Tuesday, March 10, 2015

The Slaughter Bombing

On the 70th anniversary of Tokyo’s fire-bombing we remember the 100,000 people in the single night of 10 March. Most of the victims were women, the elderly and children. A US survey later concluded that probably more people lost their lives during the raid by 300 bombers than at any single moment in history. Tonnes of incendiary bombs on the city's crowded wooden and paper neighbourhoods which started a fire storm that burned at over 1,000 degrees. Approximately 9,700 acres, or 15 square miles of the city was reduced to ashes.

The Tokyo bombing opened the curtain on an orgy of destruction in the final months of the Second World War that included dozens of similar raids on Japanese cities, and culminated in the atomic bombing of Hiroshima and Nagasaki in August. When the droning of bombers stopped on 15 August, almost 70 cities had been reduced to rubble and perhaps half a million people were dead. If the bombing of Dresden a month earlier than Tokyo had produced a ripple of public debate in Europe, “no discernible wave of revulsion took place in the US or Europe in the wake of the far greater destruction of Japanese cities”, wrote Mark Selden, a historian at Cornell University.

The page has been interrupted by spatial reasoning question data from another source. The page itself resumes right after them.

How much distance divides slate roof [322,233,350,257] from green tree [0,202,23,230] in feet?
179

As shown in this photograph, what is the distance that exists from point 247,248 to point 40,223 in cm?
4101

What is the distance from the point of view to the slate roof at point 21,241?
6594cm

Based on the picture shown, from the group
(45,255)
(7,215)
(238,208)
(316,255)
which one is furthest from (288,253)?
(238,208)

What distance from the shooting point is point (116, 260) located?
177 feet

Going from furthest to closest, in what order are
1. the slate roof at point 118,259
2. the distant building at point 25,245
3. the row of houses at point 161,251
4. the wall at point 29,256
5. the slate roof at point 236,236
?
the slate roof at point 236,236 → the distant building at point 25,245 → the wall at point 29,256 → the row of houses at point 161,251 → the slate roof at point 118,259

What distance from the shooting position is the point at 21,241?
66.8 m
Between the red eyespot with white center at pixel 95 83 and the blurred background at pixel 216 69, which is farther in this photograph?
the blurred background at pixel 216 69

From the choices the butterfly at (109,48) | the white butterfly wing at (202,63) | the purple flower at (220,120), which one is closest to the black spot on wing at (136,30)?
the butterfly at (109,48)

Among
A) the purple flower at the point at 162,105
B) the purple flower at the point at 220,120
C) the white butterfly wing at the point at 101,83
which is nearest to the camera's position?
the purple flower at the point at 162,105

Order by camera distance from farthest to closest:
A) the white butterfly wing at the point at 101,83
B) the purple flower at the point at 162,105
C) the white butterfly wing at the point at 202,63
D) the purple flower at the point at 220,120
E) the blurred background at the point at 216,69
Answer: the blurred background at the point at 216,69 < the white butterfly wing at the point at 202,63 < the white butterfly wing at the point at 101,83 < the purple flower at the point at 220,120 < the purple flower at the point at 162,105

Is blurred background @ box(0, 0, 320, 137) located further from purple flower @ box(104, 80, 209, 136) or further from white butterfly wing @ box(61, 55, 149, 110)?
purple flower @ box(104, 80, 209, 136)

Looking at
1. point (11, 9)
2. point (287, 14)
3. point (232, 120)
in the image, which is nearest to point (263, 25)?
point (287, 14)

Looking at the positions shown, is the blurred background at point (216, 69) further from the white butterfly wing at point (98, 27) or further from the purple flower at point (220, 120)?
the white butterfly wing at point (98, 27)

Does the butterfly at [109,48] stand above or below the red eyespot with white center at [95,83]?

A spokesman for the Fifth Air Force at the time categorized “the entire population of Japan as a proper military target.” Colonel Harry F. Cunningham explained the U.S. policy in no uncertain terms: “For us, THERE ARE NO CIVILIANS IN JAPAN.”

This was clearly a war crime that produced virtually no military benefit. When asked about his role in the 1945 Tokyo firebombing, General Curtis LeMay, head of the Twenty-first U.S. Bomber Command remarked: “I suppose if I had lost the war, I would have been tried as a war criminal. Fortunately, we were on the winning side.”

By any rational definition, these men are terrorists. This was pure revenge by the US and it did not hasten the end of the war. We may rightly condemn the burning of the Jordanian pilot by ISIS but we should not forget those tens upon tens of thousands of innocents burned alive in Tokyo.

Katsumoto Saotome, 82, a survivor of Great Tokyo Air Raids in 1945 fears Japan may be marching toward war again.

"I think we're turning backwards, down that road," said Saotome, citing Prime Minister Shinzo Abe's plans to change Japan's war-renouncing constitution, his more muscular security stance and a state secrets act passed last year.